In 1991, at age 14, Sohur and her twin sister, two brothers and their mother fled Mogadishu, Somalia when war engulfed the country.
Little did she know that 20 years later, she would return to her home country, only now as a medical doctor with MSF.
“We fled on the back of a lorry, packed like sardines and eventually came to a camp in neighbouring Ethiopia, only to be turned away and told that the camp was already over-crowded.
We were told we would be placed somewhere else, where a new refugee camp would be established with us as the first group of refugees,” Sohur says.

Dr Sohur Mire, a Somali-Swedish medical professional and board member of Doctors Without Borders (MSF) Southern Africa. Photo: Azola Dayile/MSF
The Mire family stayed for six months, having to endure difficulties and the appalling condition the camp was in. The camp was hardly administered by anyone at the time.
“At the start of the war, for the initial waves of refugees fleeing, there wasn’t anything organised because people were frantically fleeing to different regions,” Sohur says.

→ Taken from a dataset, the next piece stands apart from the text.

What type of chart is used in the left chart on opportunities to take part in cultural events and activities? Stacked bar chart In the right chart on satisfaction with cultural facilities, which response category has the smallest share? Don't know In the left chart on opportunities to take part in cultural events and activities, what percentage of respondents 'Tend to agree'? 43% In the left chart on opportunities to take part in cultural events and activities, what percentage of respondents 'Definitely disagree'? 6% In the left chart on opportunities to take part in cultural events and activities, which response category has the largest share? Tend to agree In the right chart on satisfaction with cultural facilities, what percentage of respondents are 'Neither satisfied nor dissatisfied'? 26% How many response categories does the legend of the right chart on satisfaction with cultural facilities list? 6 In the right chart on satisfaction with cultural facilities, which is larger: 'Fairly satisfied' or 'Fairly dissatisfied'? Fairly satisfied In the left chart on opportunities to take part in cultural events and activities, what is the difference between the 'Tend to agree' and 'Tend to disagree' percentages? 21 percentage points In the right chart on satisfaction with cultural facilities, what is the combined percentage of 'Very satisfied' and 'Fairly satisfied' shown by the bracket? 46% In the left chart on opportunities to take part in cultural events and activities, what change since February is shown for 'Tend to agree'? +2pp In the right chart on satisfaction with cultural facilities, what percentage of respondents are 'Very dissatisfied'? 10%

The family continued their journey and eventually arriving in Sweden where they were granted refugees status, piecing their lives back together.
At age 17, Sohur – now enrolled in a high school in Malmö – came across news footage of a refugee camp while watching television one day. This was the day she found out about MSF.
“I saw images of refugees in a camp and thought: ‘Oh my God! This could have been the refugee camp I was in…’ I turned up the volume and a doctor was speaking about the health situation there.
Later I found out he was Dr Johan von Schreeb, the co-founder of MSF in Sweden,” Sohur recalls.
“At the time, I knew nothing about MSF or Johan, but that clip of five minutes spoke to me so much that I decided I want to be a doctor like him and do what he is doing. I searched through the Swedish telephone directory for MSF’s contact details but to no avail.
I ended up becoming a member of the Red Cross Youth and started working with refugees.”

This calling to serve refugees was present all through her years as a medical student. 
Then in 2011, twenty years after being forced to flee Sohur finally returned to her country of origin this time working as a doctor with MSF focussing on intensive care patients, paediatrics and neonatal care at a hospital in the Somaliland region, affected by decades of war and food shortages.
“My refugee work started with me knowing that I wanted to serve people in need, vulnerable groups of society and to do so with MSF.”
Sohur completed another MSF assignment during 2013 in South Sudan working in an emergency room and treating malnutrition.
Since then she has devoted her energy and time on governance within MSF, serving on boards of directors and working on ensuring better quality of medical care, recruiting diaspora doctors and giving strategic guidance to the set-up of an MSF medical academy.